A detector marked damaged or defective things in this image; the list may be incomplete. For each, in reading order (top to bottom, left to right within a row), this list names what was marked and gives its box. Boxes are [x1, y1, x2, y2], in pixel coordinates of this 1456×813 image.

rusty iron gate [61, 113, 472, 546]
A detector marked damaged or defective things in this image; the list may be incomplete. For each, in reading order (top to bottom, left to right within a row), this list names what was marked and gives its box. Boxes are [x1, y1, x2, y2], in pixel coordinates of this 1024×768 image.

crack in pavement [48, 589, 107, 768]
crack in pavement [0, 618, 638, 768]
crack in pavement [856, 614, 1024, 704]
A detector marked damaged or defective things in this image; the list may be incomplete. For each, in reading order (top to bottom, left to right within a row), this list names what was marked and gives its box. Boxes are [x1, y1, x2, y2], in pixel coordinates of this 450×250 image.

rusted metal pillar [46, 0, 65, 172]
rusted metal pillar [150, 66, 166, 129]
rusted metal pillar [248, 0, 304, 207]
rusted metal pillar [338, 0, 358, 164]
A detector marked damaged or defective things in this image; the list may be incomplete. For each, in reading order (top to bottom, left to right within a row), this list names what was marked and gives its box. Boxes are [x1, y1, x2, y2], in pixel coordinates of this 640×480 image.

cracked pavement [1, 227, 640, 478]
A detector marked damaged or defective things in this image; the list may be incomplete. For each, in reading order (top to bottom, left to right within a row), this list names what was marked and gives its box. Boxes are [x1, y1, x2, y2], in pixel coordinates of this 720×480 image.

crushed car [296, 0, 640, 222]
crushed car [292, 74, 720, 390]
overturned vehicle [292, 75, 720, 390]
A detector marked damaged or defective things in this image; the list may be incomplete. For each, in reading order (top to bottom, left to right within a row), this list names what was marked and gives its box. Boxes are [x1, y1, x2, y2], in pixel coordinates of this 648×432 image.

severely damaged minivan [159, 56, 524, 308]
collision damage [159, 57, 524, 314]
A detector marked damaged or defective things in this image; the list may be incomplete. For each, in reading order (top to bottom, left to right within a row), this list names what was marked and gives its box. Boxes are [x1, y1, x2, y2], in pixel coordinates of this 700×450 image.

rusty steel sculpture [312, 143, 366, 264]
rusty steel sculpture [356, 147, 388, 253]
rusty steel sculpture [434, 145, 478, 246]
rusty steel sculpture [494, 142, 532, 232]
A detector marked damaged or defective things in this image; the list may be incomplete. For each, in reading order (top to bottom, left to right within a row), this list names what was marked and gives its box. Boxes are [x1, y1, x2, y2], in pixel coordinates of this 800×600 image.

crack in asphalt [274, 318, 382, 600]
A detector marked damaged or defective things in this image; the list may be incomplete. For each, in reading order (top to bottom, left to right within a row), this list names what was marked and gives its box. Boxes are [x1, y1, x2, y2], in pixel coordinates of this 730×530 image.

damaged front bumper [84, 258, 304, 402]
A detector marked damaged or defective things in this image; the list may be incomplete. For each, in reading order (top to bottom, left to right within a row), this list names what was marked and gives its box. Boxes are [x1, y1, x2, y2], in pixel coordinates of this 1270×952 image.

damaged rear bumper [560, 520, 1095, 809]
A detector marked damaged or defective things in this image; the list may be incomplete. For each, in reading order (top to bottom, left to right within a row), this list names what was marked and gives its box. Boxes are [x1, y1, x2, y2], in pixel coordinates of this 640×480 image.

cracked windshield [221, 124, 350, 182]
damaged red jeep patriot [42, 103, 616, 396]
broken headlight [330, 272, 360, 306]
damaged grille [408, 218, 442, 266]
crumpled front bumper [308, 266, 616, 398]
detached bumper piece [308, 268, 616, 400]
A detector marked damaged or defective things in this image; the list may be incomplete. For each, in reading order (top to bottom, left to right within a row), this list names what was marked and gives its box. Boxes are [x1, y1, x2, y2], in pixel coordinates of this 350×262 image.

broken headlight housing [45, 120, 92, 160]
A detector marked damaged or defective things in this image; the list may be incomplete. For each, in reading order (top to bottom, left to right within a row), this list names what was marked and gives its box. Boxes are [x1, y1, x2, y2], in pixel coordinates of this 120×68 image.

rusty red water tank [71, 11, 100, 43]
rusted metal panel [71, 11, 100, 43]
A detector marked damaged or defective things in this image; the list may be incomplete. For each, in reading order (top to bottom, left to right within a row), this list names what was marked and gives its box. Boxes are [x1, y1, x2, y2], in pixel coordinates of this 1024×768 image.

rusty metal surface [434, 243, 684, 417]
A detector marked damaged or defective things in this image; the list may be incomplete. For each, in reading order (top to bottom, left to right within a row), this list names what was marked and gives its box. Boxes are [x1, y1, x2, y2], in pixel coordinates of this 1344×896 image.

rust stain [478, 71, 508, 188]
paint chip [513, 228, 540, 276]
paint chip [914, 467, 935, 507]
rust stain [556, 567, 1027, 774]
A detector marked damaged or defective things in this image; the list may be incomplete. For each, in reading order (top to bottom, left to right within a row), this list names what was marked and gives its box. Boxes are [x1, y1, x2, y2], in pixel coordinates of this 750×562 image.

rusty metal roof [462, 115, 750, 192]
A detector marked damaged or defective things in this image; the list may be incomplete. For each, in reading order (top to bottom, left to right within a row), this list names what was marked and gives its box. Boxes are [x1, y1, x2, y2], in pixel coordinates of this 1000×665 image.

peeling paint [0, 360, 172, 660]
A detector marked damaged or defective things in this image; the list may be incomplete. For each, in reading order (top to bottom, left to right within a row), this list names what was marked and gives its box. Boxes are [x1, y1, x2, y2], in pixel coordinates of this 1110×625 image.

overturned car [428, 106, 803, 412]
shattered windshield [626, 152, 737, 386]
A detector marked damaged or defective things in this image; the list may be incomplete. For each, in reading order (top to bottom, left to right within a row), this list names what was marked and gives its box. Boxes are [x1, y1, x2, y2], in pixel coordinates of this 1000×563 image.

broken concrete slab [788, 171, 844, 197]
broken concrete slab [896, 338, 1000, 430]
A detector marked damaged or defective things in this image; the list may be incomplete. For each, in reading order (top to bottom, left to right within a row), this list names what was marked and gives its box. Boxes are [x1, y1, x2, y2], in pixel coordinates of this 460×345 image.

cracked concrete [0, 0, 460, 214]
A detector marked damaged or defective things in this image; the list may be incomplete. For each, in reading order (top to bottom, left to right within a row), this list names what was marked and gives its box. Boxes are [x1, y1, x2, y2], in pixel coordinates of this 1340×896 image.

● **Work to be completed**
Write the entries out again exactly.

● **Solved exercise**
A detector marked damaged or defective things in this image; the list may be incomplete. For each, in reading order (top to bottom, left to right within a row), this list names what was marked and gives its box. Boxes are [x1, y1, x2, y2], in pixel coordinates of this 1456×813 image.

rusty iron gate [61, 113, 472, 546]
A detector marked damaged or defective things in this image; the list may be incomplete. For each, in reading order (top to bottom, left to right within a row), this list names what was marked and gives its box. Boxes are [x1, y1, x2, y2], in pixel coordinates of this 1024×768 image.

crack in pavement [48, 589, 107, 768]
crack in pavement [0, 618, 638, 768]
crack in pavement [856, 614, 1024, 704]
A detector marked damaged or defective things in this image; the list may be incomplete. For each, in reading order (top to bottom, left to right within a row), this list names what was marked and gives its box. Boxes are [x1, y1, x2, y2], in pixel coordinates of this 450×250 image.

rusted metal pillar [46, 0, 65, 172]
rusted metal pillar [150, 66, 166, 129]
rusted metal pillar [248, 0, 304, 207]
rusted metal pillar [338, 0, 358, 164]
A detector marked damaged or defective things in this image; the list may be incomplete. For each, in reading order (top to bottom, left to right within a row), this list names what was marked and gives its box. Boxes are [x1, y1, x2, y2], in pixel coordinates of this 640×480 image.

cracked pavement [1, 227, 640, 478]
A detector marked damaged or defective things in this image; the list may be incomplete. For each, in reading order (top to bottom, left to right within a row), this list names what was marked and gives its box. Boxes are [x1, y1, x2, y2], in pixel coordinates of this 720×480 image.

crushed car [296, 0, 640, 222]
crushed car [292, 74, 720, 390]
overturned vehicle [292, 75, 720, 390]
A detector marked damaged or defective things in this image; the list may be incomplete. For each, in reading order (top to bottom, left to right within a row), this list names what was marked and gives its box. Boxes are [x1, y1, x2, y2], in pixel coordinates of this 648×432 image.

severely damaged minivan [159, 56, 524, 308]
collision damage [159, 57, 524, 314]
A detector marked damaged or defective things in this image; the list may be incomplete. For each, in reading order (top to bottom, left to right within a row), this list names what was marked and gives its box. Boxes are [x1, y1, x2, y2], in pixel coordinates of this 700×450 image.

rusty steel sculpture [312, 143, 366, 264]
rusty steel sculpture [356, 147, 388, 253]
rusty steel sculpture [434, 145, 478, 246]
rusty steel sculpture [494, 142, 532, 232]
A detector marked damaged or defective things in this image; the list may be incomplete. For each, in reading order (top to bottom, left to right within a row), this list names what was marked and gives its box. Boxes are [x1, y1, x2, y2], in pixel coordinates of this 800×600 image.

crack in asphalt [274, 318, 382, 600]
A detector marked damaged or defective things in this image; the list may be incomplete. For each, in reading order (top to bottom, left to right within a row), this list names what was marked and gives its box. Boxes are [x1, y1, x2, y2], in pixel coordinates of this 730×530 image.

damaged front bumper [84, 258, 304, 402]
A detector marked damaged or defective things in this image; the list may be incomplete. For each, in reading order (top to bottom, left to right within a row), this list names what was marked and gives its box. Boxes are [x1, y1, x2, y2], in pixel coordinates of this 1270×952 image.

damaged rear bumper [560, 520, 1095, 809]
A detector marked damaged or defective things in this image; the list may be incomplete. For each, in reading order (top to bottom, left to right within a row), this list names what was marked and gives its box. Boxes are [x1, y1, x2, y2], in pixel coordinates of this 640×480 image.

cracked windshield [221, 124, 350, 182]
damaged red jeep patriot [42, 103, 616, 396]
broken headlight [330, 272, 360, 306]
damaged grille [408, 218, 442, 266]
crumpled front bumper [308, 266, 616, 398]
detached bumper piece [308, 268, 616, 400]
A detector marked damaged or defective things in this image; the list may be incomplete. For each, in reading order (top to bottom, left to right within a row), this list names what was marked and gives its box. Boxes are [x1, y1, x2, y2], in pixel coordinates of this 350×262 image.

broken headlight housing [45, 120, 92, 160]
A detector marked damaged or defective things in this image; the list may be incomplete. For each, in reading order (top to bottom, left to right within a row), this list names what was marked and gives its box. Boxes are [x1, y1, x2, y2], in pixel coordinates of this 120×68 image.

rusty red water tank [71, 11, 100, 43]
rusted metal panel [71, 11, 100, 43]
A detector marked damaged or defective things in this image; the list may be incomplete. For each, in reading order (top to bottom, left to right within a row), this list names what was marked and gives its box. Boxes are [x1, y1, x2, y2], in pixel coordinates of this 1024×768 image.

rusty metal surface [434, 243, 684, 417]
A detector marked damaged or defective things in this image; the list may be incomplete. For each, in reading order (top to bottom, left to right within a row), this list names what was marked and gives its box. Boxes are [x1, y1, x2, y2], in pixel coordinates of this 1344×896 image.

rust stain [478, 71, 508, 188]
paint chip [513, 228, 540, 276]
paint chip [914, 467, 935, 507]
rust stain [556, 567, 1027, 774]
A detector marked damaged or defective things in this image; the list may be incomplete. For each, in reading order (top to bottom, left to right within a row), this list names what was marked and gives its box. Boxes are [x1, y1, x2, y2], in pixel coordinates of this 750×562 image.

rusty metal roof [462, 115, 750, 192]
A detector marked damaged or defective things in this image; the list may be incomplete. For each, in reading order (top to bottom, left to right within a row), this list names what was marked and gives its box. Boxes are [x1, y1, x2, y2], in pixel coordinates of this 1000×665 image.

peeling paint [0, 360, 172, 660]
A detector marked damaged or defective things in this image; the list may be incomplete. For each, in reading order (top to bottom, left to right within a row), this list names what was marked and gives its box. Boxes are [x1, y1, x2, y2], in pixel coordinates of this 1110×625 image.

overturned car [428, 106, 803, 412]
shattered windshield [626, 152, 737, 386]
A detector marked damaged or defective things in this image; the list may be incomplete. For each, in reading order (top to bottom, left to right within a row), this list names what was marked and gives its box. Boxes are [x1, y1, x2, y2], in pixel coordinates of this 1000×563 image.

broken concrete slab [788, 171, 844, 197]
broken concrete slab [896, 338, 1000, 430]
A detector marked damaged or defective things in this image; the list may be incomplete. For each, in reading order (top to bottom, left to right within a row), this list names what was marked and gives its box. Boxes are [x1, y1, x2, y2], in pixel coordinates of this 460×345 image.

cracked concrete [0, 0, 460, 214]
A detector marked damaged or defective things in this image; the list may be incomplete. For each, in reading order (top to bottom, left to right within a row), this list names what was marked and gives its box. Boxes are [x1, y1, x2, y2], in pixel coordinates of this 1340×896 image.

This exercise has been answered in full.